Luke 15:13
The younger son gathered everything together and went on a journey into a distant country, and there he squandered his estate with loose living.
Those who choose a life of loose living often have a problem they never see coming. Their problem is that they define, "loose,” too tightly. They have a very specific idea of what loose looks like. Letting loose for them is serious business. If you, for example, attempted to boast of the looseness and freedom of keeping your marriage vows, they would scoff. That doesn't fit the narrative. That isn't "loose." That's tight and restrictive. But what they fail to notice in their indictment is the strictness of their definition.
The wild child needs to loosen up, beginning with their definition of what constitutes being free. Free to sin is not free enough. It is enslavement to a narrow idea of what liberates. A looser definition of looseness is needed, one that includes being loosed from sin.
Open and loose are too strictly defined in the mind of the modern day rebel. Even their word, "rebel" is only applied toward rebelling against a particular kind of thing. If you point out that a true rebel in today's world would have hair the color God gave him and khakis likely of a similar color which he marches off to work five days a week, you are mocked.
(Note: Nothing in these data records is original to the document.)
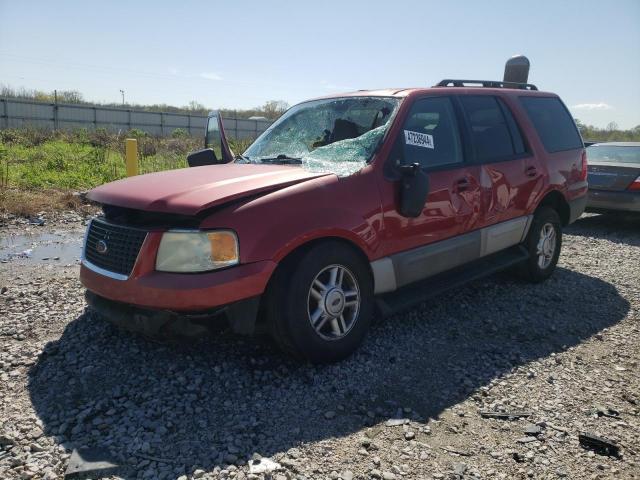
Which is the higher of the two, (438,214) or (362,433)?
(438,214)

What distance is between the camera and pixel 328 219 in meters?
3.28

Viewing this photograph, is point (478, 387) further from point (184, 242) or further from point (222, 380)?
point (184, 242)

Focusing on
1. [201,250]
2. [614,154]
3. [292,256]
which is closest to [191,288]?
[201,250]

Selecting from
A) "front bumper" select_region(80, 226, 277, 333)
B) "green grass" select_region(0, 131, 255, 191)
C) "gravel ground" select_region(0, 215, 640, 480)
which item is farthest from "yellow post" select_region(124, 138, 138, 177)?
"front bumper" select_region(80, 226, 277, 333)

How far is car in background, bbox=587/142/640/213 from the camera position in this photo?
820 centimetres

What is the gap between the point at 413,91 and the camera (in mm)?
4133

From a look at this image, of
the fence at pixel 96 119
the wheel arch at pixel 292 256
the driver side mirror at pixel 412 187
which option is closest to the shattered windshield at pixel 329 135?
the driver side mirror at pixel 412 187

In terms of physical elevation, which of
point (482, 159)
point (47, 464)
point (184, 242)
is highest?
point (482, 159)

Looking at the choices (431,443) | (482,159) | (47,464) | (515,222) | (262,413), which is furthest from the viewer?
(515,222)

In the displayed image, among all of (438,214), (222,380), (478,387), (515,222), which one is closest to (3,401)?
(222,380)

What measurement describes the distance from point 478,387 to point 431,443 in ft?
2.46

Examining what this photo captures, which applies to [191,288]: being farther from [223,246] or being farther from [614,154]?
[614,154]

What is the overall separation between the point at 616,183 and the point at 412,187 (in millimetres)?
6289

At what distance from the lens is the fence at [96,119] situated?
2626cm
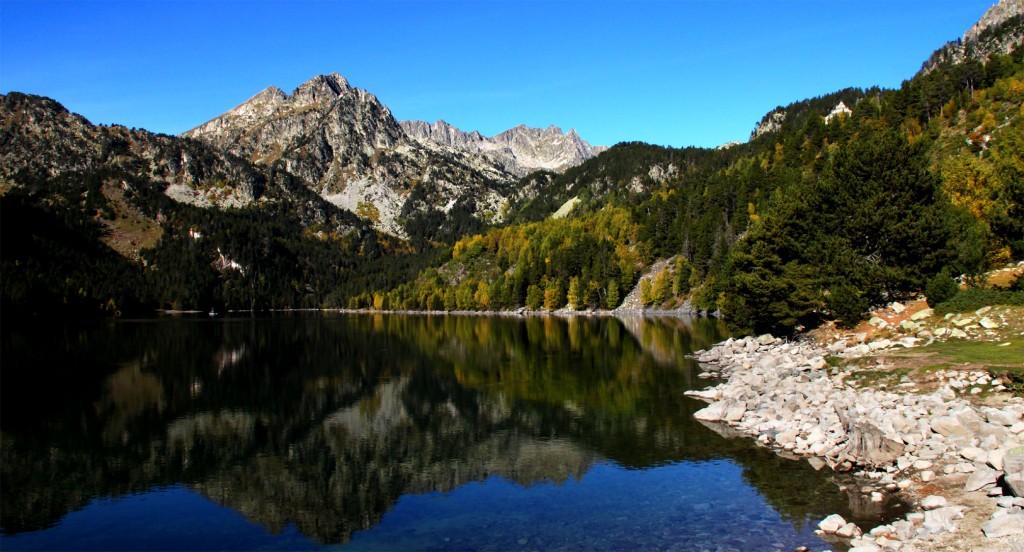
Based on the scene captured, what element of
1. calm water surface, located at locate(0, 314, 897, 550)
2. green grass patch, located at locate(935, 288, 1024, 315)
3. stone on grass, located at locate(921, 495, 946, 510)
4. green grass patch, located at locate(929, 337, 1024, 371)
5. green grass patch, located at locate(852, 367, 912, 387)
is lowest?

In the world, open-mindedness is defended violently and narrow-mindedness is disciplined severely. Loose living is celebrated a very particular way and freedom is limited in its scope. There is, therefore, no category for a woman enthusiastically enjoying her time as a wife and a mother, or one for a child freely choosing a spanking from a parent who is always there over a blank check from a parent who rarely is.
In short, modernity plays it close to the vest when it comes to open-mindedness and fast and loose when it comes to narrow-mindedness. There are any number of things they call narrow and very few things they call open.